How to Enable FUSE Auto-recovery
Installation
You can download the latest Fluid installation package from Fluid Releases.
In Fluid chart values.yaml, set csi.featureGates
to FuseRecovery=true
, indicating enable FUSE auto-recovery.
Refer to the Installation Documentation to complete the installation. And check that the components of Fluid are running normally (here takes JuiceFSRuntime as an example):
$ kubectl -n fluid-system get po
NAME READY STATUS RESTARTS AGE
csi-nodeplugin-fluid-2gtsz 2/2 Running 0 20m
csi-nodeplugin-fluid-2h79g 2/2 Running 0 20m
csi-nodeplugin-fluid-sc459 2/2 Running 0 20m
dataset-controller-57fb4569cd-k2jb7 1/1 Running 0 20m
fluid-webhook-844dcb995f-nfmjl 1/1 Running 0 20m
juicefsruntime-controller-7d9c964b4-jnbtf 1/1 Running 0 20m
Typically, you will see a Pod named dataset-controller
, a Pod named juicefsruntime-controller
, a Pod named fluid-webhook
and multiple pods named csi-nodeplugin
are running. Among them, the number of csi-nodeplugin
these Pods depends on the number of nodes in your Kubernetes cluster.
Demo
Create dataset and runtime
Create corresponding Runtime resources and Datasets with the same name for different types of runtimes. Take JuiceFSRuntime as an example here. For details, please refer to Documentation, as follows:
$ kubectl get juicefsruntime
NAME WORKER PHASE FUSE PHASE AGE
jfsdemo Ready Ready 2m58s
$ kubectl get dataset
NAME UFS TOTAL SIZE CACHED CACHE CAPACITY CACHED PERCENTAGE PHASE AGE
jfsdemo [Calculating] N/A N/A Bound 2m55s
Create Pod
$ cat<<EOF >sample.yaml
apiVersion: v1
kind: Pod
metadata:
name: demo-app
labels:
fuse.serverful.fluid.io/inject: "true"
spec:
containers:
- name: demo
image: nginx
volumeMounts:
- mountPath: /data
name: demo
volumes:
- name: demo
persistentVolumeClaim:
claimName: jfsdemo
EOF
$ kubectl create -f sample.yaml
pod/demo-app created
The FUSE mount point auto-recovery feature requires the pod's mountPropagation to be set to HostToContainer
or Bidirectional
to pass the mount point information between the container and the host.
And Bidirectional
requires the container to be a privileged container.

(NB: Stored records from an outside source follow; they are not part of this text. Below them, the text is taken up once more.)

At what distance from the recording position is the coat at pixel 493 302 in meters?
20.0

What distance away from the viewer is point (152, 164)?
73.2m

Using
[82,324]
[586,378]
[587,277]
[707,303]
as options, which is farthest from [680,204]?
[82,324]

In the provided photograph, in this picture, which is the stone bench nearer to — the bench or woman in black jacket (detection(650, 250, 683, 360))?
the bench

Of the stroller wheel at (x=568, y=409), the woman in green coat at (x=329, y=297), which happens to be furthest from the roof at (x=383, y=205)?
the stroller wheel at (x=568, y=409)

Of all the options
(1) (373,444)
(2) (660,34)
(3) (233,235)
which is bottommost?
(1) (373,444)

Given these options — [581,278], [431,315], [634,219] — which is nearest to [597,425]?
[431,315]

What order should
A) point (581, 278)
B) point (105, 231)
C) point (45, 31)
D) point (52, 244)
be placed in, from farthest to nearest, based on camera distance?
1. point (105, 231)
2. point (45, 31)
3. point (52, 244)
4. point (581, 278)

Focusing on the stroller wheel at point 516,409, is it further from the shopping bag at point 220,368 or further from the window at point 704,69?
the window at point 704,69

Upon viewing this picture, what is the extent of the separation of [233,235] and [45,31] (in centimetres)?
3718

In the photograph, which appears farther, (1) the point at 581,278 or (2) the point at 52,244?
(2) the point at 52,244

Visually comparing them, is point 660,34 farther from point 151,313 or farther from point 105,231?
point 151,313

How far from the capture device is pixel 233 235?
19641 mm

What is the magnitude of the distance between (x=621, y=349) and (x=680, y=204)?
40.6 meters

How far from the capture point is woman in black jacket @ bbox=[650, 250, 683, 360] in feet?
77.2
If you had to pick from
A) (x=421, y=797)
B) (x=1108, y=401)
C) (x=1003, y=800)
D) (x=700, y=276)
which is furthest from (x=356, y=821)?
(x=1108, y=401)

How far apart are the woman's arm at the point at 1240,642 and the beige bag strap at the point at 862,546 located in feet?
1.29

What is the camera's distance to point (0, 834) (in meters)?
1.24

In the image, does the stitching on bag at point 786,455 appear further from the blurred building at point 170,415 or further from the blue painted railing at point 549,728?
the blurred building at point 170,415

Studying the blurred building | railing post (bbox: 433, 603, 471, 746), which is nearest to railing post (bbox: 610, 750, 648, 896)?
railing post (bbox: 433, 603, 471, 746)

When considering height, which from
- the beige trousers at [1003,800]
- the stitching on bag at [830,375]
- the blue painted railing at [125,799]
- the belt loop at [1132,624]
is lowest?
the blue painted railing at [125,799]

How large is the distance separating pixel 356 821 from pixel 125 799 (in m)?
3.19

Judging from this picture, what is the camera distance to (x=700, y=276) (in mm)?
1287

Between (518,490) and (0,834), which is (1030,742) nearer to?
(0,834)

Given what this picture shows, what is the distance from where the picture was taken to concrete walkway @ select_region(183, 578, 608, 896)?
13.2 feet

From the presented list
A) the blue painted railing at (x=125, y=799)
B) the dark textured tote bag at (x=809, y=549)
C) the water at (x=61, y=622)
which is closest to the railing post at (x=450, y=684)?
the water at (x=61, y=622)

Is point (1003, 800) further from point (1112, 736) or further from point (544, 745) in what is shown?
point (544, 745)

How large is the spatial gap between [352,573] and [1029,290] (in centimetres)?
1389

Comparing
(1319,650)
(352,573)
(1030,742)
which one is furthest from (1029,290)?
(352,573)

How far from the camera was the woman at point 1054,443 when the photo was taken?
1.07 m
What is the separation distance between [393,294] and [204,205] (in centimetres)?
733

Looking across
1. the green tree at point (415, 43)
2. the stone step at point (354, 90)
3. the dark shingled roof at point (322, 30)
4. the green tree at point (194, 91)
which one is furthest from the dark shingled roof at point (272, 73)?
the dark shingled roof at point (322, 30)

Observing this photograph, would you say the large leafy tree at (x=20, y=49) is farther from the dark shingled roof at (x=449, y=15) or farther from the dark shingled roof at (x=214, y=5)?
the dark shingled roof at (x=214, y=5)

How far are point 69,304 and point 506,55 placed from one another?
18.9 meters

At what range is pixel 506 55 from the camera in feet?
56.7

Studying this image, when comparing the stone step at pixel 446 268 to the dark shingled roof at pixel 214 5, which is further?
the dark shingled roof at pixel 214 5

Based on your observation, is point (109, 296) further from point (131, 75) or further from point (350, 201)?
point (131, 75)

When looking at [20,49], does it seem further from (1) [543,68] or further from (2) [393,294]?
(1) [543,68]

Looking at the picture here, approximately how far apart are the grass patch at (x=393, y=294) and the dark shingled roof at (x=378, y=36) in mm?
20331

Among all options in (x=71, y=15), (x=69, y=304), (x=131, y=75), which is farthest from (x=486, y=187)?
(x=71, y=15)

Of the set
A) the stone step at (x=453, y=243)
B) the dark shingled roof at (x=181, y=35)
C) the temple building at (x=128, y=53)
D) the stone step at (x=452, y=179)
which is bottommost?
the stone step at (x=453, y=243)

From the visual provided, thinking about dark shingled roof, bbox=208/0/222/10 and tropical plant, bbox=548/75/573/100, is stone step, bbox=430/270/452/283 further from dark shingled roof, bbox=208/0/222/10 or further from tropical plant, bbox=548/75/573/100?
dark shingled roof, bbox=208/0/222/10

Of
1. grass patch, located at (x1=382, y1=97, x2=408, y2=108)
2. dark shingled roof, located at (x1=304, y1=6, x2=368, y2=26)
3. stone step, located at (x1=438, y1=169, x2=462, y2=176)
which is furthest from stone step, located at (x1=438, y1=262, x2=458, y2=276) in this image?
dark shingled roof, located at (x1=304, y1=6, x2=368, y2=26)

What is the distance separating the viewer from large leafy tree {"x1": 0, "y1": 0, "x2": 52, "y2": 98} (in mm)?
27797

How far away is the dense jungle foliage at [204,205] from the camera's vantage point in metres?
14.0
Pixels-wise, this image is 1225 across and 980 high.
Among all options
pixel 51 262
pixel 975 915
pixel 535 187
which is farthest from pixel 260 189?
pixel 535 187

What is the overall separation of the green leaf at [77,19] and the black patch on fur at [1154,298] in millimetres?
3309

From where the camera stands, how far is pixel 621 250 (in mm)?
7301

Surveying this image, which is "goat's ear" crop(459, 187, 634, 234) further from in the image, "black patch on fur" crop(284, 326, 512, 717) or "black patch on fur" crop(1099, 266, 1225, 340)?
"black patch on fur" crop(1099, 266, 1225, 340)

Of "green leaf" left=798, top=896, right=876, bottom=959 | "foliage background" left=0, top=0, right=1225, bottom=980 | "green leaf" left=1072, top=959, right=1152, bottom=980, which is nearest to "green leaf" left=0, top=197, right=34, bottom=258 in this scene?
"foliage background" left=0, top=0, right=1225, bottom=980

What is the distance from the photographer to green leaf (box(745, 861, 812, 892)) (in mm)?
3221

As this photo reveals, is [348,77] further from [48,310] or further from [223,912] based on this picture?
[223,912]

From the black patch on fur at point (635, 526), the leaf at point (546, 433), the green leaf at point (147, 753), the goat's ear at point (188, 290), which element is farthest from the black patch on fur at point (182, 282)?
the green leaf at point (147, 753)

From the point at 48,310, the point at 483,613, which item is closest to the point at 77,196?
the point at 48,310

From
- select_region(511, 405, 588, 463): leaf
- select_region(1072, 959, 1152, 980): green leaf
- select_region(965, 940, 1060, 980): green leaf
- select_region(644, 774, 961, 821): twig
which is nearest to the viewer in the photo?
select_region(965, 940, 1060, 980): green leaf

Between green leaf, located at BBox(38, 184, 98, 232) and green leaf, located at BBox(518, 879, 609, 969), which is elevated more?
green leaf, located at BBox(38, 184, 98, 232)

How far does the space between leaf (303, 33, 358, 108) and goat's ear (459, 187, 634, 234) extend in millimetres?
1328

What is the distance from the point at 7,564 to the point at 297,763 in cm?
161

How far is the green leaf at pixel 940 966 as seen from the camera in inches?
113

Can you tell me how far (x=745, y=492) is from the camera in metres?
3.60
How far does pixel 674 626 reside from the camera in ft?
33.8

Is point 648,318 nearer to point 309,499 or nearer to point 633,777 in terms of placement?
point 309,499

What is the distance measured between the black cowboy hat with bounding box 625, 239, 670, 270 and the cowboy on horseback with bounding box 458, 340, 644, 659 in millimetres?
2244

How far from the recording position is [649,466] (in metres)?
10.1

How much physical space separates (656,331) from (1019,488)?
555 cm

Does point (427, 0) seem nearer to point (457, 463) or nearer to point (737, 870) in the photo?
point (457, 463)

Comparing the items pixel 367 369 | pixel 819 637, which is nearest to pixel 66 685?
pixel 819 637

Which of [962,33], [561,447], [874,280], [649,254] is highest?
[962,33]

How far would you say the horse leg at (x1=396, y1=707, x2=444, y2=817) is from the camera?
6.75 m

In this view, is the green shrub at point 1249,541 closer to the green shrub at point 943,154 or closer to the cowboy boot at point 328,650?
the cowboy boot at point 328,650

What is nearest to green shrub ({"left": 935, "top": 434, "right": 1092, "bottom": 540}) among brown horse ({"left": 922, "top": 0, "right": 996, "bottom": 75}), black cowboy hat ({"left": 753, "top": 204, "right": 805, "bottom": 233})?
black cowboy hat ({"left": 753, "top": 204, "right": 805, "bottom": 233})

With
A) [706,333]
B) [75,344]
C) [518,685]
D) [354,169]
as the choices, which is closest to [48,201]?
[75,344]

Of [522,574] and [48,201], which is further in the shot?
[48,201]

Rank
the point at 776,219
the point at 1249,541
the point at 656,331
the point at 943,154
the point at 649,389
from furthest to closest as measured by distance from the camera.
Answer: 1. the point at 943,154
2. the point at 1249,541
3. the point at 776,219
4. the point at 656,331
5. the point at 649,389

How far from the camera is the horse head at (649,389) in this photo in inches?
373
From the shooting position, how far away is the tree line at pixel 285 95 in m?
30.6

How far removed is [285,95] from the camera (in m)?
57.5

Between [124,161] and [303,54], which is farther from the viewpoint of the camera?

Fluid webhook helps automatically set the pod's mountPropagation to HostToContainer
. To enable this function, you need to set label fuse.serverful.fluid.io/inject=true
on the corresponding Pod's metadata (See the sample mentioned above).
See if the Pod is created and check its mountPropagation
$ kubectl get po |grep demo
demo-app 1/1 Running 0 96s
jfsdemo-fuse-g9pvp 1/1 Running 0 95s
jfsdemo-worker-0 1/1 Running 0 4m25s
$ kubectl get po demo-app -oyaml |grep volumeMounts -A 3
volumeMounts:
- mountPath: /data
mountPropagation: HostToContainer
name: demo
Test FUSE mount point auto recovery
Delete FUSE pod
Delete the FUSE pod, and waiting for it to restart:
$ kubectl delete po jfsdemo-fuse-g9pvp
pod "jfsdemo-fuse-g9pvp" deleted
$ kubectl get po
NAME READY STATUS RESTARTS AGE
demo-app 1/1 Running 0 5m7s
jfsdemo-fuse-bdsdt 1/1 Running 0 6s
jfsdemo-worker-0 1/1 Running 0 7m56s
After the new FUSE pod is created, check the mount points in the demo pod:
$ kubectl exec -it demo-app bash
kubectl exec [POD] [COMMAND] is DEPRECATED and will be removed in a future version. Use kubectl exec [POD] -- [COMMAND] instead.
[root@demo-app /]# df -h
Filesystem Size Used Avail Use% Mounted on
overlay 100G 9.4G 91G 10% /
tmpfs 64M 0 64M 0% /dev
tmpfs 2.0G 0 2.0G 0% /sys/fs/cgroup
JuiceFS:minio 1.0P 64K 1.0P 1% /data
/dev/sdb1 100G 9.4G 91G 10% /etc/hosts
shm 64M 0 64M 0% /dev/shm
tmpfs 3.8G 12K 3.8G 1% /run/secrets/kubernetes.io/serviceaccount
tmpfs 2.0G 0 2.0G 0% /proc/acpi
tmpfs 2.0G 0 2.0G 0% /proc/scsi
tmpfs 2.0G 0 2.0G 0% /sys/firmware
It can be seen that there is no Transport endpoint is not connected
error in the container, indicating that the mount point has been restored.
Check dataset events
$ kubectl describe dataset jfsdemo
Name: jfsdemo
Namespace: default
...
Events:
Type Reason Age From Message
---- ------ ---- ---- -------
Normal FuseRecoverSucceed 2m34s (x5 over 11m) FuseRecover Fuse recover /var/lib/kubelet/pods/6c1e0318-858b-4ead-976b-37ccce26edfe/volumes/kubernetes.io~csi/default-jfsdemo/mount succeed
You can see that there is a FuseRecover
event in the Dataset event, indicating that Fluid has performed a recovery operation on the mount.
Notice
When the FUSE pod crashes, the recovery time of the mount point depends on the recovery of the FUSE pod itself and the period of the csi polling kubelet (env RECOVER_FUSE_PERIOD
).
Before the recovery, the mount point will still have a Transport endpoint is not connected
error, which is expected.
In addition, the mount point recovery is accomplished by bind mount repeatedly. For the file descriptors that have been opened by the application before the FUSE pod crash,
cannot be recovered even after the mount point recovered. The application itself needs to retry when an error occurs and enhance its robustness.